Fußball-Meister Red Bull Salzburg hat am Donnerstag seine Negativserie beendet. Die „Bullen“ zogen dank eines Heim-1:0 über den LASK ins ÖFB-Cup-Finale ein, wo am 1. Mai in Klagenfurt Zweitligist Austria Lustenau der Gegner ist. Die erfolgreiche Titelverteidigung, gleichzeitig der siebente Pokal-Triumph in den jüngsten neun Saisonen, ist zum Greifen nah.

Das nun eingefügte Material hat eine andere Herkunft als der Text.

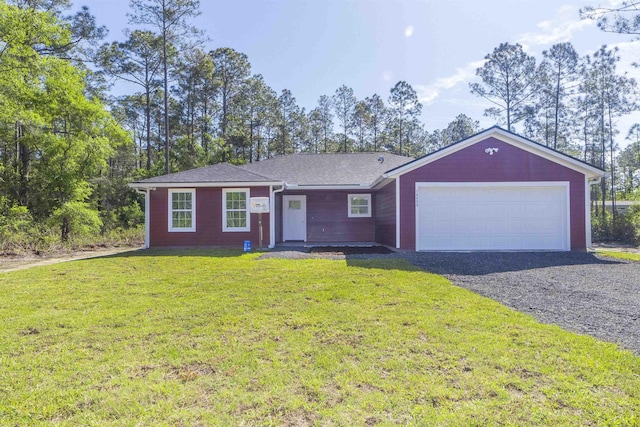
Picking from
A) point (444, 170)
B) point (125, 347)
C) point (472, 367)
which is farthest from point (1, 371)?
point (444, 170)

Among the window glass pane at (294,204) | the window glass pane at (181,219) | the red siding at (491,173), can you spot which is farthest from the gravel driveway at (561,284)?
the window glass pane at (181,219)

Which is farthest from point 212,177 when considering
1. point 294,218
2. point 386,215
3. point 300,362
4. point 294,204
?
point 300,362

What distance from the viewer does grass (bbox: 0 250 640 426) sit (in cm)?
223

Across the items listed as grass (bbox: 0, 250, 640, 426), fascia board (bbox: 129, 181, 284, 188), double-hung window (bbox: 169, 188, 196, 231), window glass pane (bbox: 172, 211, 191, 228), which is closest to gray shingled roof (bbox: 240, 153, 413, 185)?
fascia board (bbox: 129, 181, 284, 188)

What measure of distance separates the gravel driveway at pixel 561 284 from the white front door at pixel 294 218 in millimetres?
6122

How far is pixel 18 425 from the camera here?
2.11 meters

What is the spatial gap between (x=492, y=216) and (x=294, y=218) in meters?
7.60

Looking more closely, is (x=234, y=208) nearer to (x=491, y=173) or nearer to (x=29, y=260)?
(x=29, y=260)

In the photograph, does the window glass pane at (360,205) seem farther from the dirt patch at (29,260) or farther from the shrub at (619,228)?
the shrub at (619,228)

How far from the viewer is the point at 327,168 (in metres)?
15.6

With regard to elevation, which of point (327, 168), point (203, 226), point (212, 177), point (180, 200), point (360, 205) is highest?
point (327, 168)

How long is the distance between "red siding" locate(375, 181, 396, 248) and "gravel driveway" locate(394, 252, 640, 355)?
80.4 inches

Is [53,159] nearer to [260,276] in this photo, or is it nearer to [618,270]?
[260,276]

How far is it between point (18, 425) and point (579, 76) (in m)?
29.8
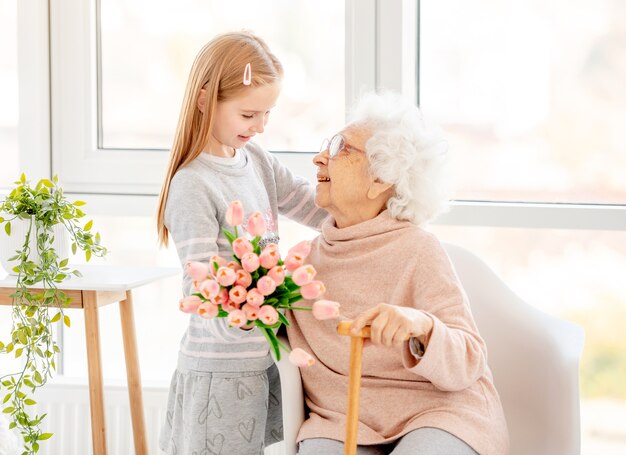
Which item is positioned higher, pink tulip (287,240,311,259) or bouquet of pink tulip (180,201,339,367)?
pink tulip (287,240,311,259)

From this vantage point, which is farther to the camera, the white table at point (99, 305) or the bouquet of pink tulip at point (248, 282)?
the white table at point (99, 305)

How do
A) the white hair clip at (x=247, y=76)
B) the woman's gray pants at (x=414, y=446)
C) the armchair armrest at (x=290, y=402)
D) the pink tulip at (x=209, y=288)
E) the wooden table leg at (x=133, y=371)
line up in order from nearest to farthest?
1. the pink tulip at (x=209, y=288)
2. the woman's gray pants at (x=414, y=446)
3. the armchair armrest at (x=290, y=402)
4. the white hair clip at (x=247, y=76)
5. the wooden table leg at (x=133, y=371)

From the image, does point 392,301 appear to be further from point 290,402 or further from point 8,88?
point 8,88

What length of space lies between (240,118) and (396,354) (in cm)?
62

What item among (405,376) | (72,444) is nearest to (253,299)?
(405,376)

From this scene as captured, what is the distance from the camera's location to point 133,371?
2445 mm

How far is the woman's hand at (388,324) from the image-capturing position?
150 cm

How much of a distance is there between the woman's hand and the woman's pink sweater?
119 mm

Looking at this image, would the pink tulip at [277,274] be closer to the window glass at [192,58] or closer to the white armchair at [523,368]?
the white armchair at [523,368]

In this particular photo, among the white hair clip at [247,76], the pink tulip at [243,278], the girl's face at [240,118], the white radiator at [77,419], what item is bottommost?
the white radiator at [77,419]

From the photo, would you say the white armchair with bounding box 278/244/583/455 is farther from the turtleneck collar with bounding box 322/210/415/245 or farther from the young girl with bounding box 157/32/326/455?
the turtleneck collar with bounding box 322/210/415/245

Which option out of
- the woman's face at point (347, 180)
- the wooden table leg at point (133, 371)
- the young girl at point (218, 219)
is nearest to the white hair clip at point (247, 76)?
the young girl at point (218, 219)

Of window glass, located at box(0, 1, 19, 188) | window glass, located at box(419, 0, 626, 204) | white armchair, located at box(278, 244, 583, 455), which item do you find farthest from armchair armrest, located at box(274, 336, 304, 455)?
window glass, located at box(0, 1, 19, 188)

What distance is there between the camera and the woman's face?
6.15ft
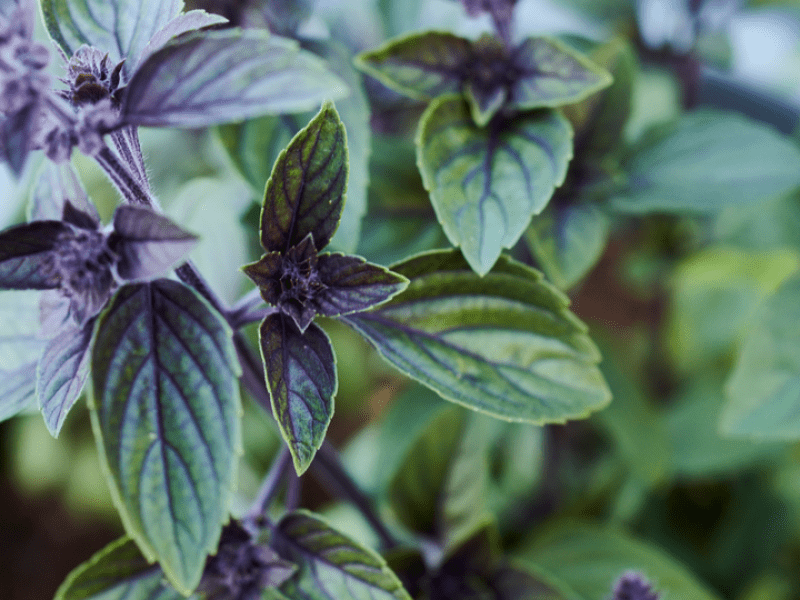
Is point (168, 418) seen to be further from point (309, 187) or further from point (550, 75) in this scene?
point (550, 75)

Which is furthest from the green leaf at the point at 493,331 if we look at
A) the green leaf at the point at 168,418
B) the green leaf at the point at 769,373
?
the green leaf at the point at 769,373

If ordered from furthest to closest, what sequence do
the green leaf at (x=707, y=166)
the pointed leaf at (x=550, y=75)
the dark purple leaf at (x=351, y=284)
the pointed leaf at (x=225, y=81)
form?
the green leaf at (x=707, y=166) < the pointed leaf at (x=550, y=75) < the dark purple leaf at (x=351, y=284) < the pointed leaf at (x=225, y=81)

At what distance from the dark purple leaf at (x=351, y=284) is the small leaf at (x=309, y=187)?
0.02m

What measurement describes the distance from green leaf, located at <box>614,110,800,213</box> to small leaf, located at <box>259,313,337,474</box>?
401 millimetres

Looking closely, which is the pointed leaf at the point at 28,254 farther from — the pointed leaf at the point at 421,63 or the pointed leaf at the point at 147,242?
the pointed leaf at the point at 421,63

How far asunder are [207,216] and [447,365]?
366 mm

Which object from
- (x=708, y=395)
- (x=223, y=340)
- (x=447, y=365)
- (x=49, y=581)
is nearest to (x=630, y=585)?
(x=447, y=365)

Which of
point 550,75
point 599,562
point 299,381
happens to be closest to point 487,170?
point 550,75

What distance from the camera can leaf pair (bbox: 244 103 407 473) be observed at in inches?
15.8

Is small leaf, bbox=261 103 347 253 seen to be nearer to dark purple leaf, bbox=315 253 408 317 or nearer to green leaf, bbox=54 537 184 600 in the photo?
dark purple leaf, bbox=315 253 408 317

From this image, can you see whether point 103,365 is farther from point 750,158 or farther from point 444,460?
point 750,158

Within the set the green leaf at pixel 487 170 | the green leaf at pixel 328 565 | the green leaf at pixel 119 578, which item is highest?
the green leaf at pixel 487 170

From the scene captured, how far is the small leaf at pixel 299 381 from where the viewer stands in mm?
396

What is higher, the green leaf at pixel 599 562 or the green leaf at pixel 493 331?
the green leaf at pixel 493 331
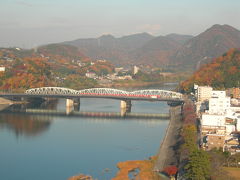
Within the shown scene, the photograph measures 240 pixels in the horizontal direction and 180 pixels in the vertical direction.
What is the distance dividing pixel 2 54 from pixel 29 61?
1696cm

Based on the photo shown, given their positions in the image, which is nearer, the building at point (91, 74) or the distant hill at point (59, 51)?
the building at point (91, 74)

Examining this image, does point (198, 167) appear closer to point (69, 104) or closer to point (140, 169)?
point (140, 169)

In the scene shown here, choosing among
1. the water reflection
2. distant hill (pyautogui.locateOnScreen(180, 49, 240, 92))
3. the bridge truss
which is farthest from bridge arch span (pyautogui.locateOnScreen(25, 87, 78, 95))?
distant hill (pyautogui.locateOnScreen(180, 49, 240, 92))

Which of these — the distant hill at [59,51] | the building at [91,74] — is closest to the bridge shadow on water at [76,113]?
the building at [91,74]

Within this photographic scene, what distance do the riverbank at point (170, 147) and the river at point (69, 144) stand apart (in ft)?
1.60

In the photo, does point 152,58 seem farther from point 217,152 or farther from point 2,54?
point 217,152

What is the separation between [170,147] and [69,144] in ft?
16.4

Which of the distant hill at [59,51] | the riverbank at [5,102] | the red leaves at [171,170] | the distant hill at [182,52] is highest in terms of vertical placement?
the distant hill at [182,52]

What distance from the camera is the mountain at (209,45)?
112m

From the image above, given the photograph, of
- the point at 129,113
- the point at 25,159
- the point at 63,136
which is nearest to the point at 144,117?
the point at 129,113

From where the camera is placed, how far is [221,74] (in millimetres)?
39562

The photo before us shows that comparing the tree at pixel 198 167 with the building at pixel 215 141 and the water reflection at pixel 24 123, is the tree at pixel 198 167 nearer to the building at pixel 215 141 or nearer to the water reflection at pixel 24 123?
the building at pixel 215 141

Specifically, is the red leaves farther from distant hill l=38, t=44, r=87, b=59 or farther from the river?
distant hill l=38, t=44, r=87, b=59

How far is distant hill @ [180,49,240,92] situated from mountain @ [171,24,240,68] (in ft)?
204
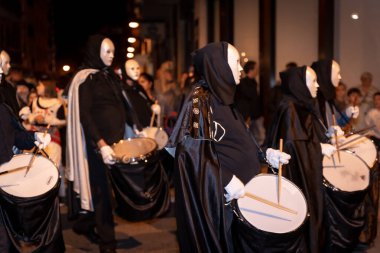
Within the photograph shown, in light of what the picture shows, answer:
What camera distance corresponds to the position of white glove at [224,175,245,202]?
3.84m

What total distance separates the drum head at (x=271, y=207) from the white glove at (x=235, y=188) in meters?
0.06

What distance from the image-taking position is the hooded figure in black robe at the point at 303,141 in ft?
16.9

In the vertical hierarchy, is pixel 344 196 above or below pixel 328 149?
below

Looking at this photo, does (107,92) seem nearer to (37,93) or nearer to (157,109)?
(157,109)

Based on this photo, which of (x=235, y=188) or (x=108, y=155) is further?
(x=108, y=155)

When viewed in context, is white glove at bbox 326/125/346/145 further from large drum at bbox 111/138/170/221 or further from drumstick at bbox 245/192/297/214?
drumstick at bbox 245/192/297/214

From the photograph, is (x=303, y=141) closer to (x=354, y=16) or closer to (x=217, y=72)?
(x=217, y=72)

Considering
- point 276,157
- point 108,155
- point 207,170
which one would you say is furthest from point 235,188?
point 108,155

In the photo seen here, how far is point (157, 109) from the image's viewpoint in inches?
311

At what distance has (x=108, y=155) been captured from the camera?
531cm

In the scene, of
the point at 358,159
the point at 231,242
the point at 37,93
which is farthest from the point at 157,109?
the point at 231,242

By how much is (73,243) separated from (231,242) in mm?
2736

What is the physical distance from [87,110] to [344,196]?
2.16 meters

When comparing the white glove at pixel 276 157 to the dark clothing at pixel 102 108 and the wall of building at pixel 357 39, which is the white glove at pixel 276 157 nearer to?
the dark clothing at pixel 102 108
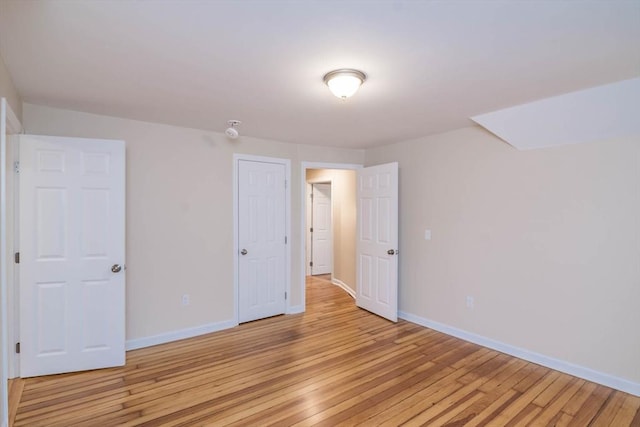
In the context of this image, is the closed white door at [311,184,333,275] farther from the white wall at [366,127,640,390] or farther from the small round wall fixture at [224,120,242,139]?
the small round wall fixture at [224,120,242,139]

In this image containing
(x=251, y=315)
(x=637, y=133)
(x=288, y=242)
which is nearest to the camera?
A: (x=637, y=133)

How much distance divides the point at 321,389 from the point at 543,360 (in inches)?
83.6

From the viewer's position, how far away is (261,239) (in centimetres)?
423

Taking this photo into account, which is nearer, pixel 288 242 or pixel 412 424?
pixel 412 424

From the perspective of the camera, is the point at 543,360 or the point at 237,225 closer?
the point at 543,360

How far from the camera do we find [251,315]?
13.6 feet

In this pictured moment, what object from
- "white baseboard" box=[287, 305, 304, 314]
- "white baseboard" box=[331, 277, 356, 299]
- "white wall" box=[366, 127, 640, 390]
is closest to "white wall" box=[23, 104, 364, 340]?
"white baseboard" box=[287, 305, 304, 314]

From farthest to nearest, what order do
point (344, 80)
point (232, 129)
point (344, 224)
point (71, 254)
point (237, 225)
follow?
point (344, 224)
point (237, 225)
point (232, 129)
point (71, 254)
point (344, 80)

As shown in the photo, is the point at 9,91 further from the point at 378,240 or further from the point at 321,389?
the point at 378,240

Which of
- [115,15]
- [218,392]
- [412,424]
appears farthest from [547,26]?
[218,392]

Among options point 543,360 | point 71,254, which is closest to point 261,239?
point 71,254

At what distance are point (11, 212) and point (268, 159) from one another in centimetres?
254

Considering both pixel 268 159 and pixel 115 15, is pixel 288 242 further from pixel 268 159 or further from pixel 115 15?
pixel 115 15

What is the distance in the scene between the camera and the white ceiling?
59.3 inches
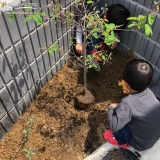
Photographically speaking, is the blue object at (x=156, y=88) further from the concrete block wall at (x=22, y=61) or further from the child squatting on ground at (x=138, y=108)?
the concrete block wall at (x=22, y=61)

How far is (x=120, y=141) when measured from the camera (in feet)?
7.20

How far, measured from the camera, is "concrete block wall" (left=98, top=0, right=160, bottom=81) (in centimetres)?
252

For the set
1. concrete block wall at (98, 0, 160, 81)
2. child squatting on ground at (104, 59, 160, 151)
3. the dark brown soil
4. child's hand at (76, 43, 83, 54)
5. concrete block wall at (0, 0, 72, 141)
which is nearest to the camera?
child squatting on ground at (104, 59, 160, 151)

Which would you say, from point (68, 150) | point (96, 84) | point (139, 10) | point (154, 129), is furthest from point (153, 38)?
point (68, 150)

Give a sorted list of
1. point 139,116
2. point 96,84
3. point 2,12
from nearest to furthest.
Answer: point 2,12 < point 139,116 < point 96,84

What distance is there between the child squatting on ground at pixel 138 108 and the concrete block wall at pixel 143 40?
946 mm

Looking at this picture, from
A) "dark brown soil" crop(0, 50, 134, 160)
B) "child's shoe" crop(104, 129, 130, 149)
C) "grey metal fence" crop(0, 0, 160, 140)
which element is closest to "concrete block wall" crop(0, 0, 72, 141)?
"grey metal fence" crop(0, 0, 160, 140)

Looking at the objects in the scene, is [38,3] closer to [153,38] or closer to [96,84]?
[96,84]

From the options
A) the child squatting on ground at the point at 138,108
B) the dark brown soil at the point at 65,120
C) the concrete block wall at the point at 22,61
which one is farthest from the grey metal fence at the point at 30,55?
the child squatting on ground at the point at 138,108

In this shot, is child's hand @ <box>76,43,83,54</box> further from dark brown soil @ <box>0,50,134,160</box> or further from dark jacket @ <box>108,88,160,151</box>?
dark jacket @ <box>108,88,160,151</box>

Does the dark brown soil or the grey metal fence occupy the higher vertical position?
the grey metal fence

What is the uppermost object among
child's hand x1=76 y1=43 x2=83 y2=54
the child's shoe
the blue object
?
child's hand x1=76 y1=43 x2=83 y2=54

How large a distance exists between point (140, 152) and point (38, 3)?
186 centimetres

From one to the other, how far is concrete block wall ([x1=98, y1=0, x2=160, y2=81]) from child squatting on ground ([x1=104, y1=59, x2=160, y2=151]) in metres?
0.95
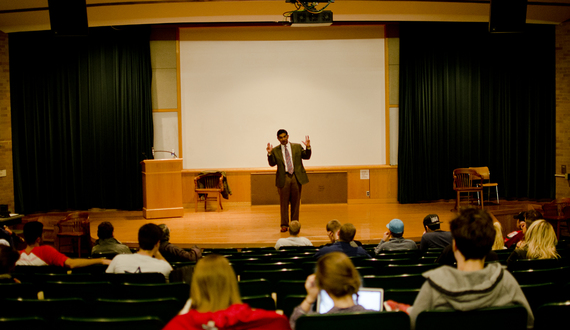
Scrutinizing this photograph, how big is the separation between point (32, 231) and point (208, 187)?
5938 millimetres

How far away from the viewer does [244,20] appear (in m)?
9.34

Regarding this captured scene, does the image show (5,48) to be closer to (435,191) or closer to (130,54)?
(130,54)

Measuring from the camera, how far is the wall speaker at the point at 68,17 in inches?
245

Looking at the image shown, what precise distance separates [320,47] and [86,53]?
187 inches

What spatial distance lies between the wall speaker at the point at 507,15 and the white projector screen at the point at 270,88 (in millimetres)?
3863

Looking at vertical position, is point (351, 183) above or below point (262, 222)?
above

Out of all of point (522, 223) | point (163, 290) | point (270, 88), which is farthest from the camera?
point (270, 88)

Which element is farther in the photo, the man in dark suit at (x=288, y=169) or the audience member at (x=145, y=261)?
the man in dark suit at (x=288, y=169)

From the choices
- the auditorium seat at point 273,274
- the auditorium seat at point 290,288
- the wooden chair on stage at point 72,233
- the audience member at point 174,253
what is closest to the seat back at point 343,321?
the auditorium seat at point 290,288

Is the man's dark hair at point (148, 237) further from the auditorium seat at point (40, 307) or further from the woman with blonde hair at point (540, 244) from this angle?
the woman with blonde hair at point (540, 244)

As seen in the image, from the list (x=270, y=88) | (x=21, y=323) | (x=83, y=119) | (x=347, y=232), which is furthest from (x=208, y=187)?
(x=21, y=323)

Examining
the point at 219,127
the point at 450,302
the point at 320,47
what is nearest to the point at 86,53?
the point at 219,127

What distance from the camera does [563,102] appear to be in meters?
9.90

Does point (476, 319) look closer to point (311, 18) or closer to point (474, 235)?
point (474, 235)
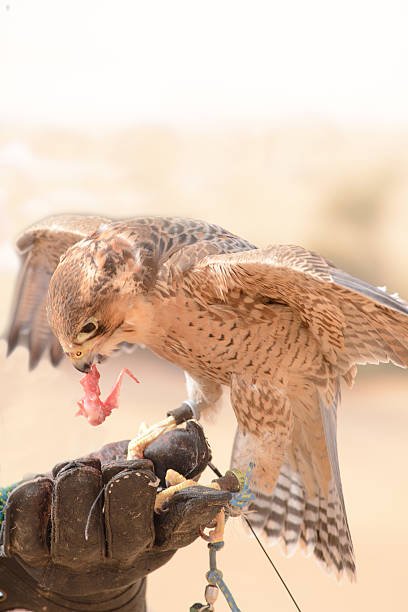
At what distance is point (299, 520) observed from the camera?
1470 mm

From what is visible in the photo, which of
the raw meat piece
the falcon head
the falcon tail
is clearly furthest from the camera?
the falcon tail

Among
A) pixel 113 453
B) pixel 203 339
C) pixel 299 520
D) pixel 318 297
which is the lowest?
pixel 299 520

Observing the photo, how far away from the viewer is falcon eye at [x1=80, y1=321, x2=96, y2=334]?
112 centimetres

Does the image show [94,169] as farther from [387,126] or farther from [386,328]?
[386,328]

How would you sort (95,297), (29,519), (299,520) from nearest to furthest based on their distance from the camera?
1. (29,519)
2. (95,297)
3. (299,520)

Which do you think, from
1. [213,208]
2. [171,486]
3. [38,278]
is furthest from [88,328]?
[213,208]

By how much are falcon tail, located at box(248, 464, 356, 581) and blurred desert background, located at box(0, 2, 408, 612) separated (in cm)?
96

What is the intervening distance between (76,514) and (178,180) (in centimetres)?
181

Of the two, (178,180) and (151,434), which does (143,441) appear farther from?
(178,180)

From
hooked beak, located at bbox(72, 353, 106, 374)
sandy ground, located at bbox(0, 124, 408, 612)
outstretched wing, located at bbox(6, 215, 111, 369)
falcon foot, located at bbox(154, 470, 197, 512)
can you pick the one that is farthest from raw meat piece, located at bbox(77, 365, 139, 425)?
sandy ground, located at bbox(0, 124, 408, 612)

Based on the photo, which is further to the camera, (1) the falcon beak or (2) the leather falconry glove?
(1) the falcon beak

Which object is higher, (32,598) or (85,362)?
(85,362)

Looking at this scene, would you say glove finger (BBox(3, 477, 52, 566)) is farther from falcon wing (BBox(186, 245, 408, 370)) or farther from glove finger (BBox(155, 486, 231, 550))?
falcon wing (BBox(186, 245, 408, 370))

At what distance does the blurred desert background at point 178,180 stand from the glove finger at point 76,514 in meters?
1.41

Dementsprechend gut gelaunt präsentierten sich die Salzburger Akteure nach dem Schlusspfiff. Trainer Jesse Marsch etwa sprach von der besten Leistung seiner Mannschaft in diesem Kalenderjahr und einer der besten Darbietungen in dieser Spielzeit. „Wir haben ab der ersten Minute den Kampf angenommen und wieder eine richtig gute Mentalität gezeigt“, meinte der US-Amerikaner.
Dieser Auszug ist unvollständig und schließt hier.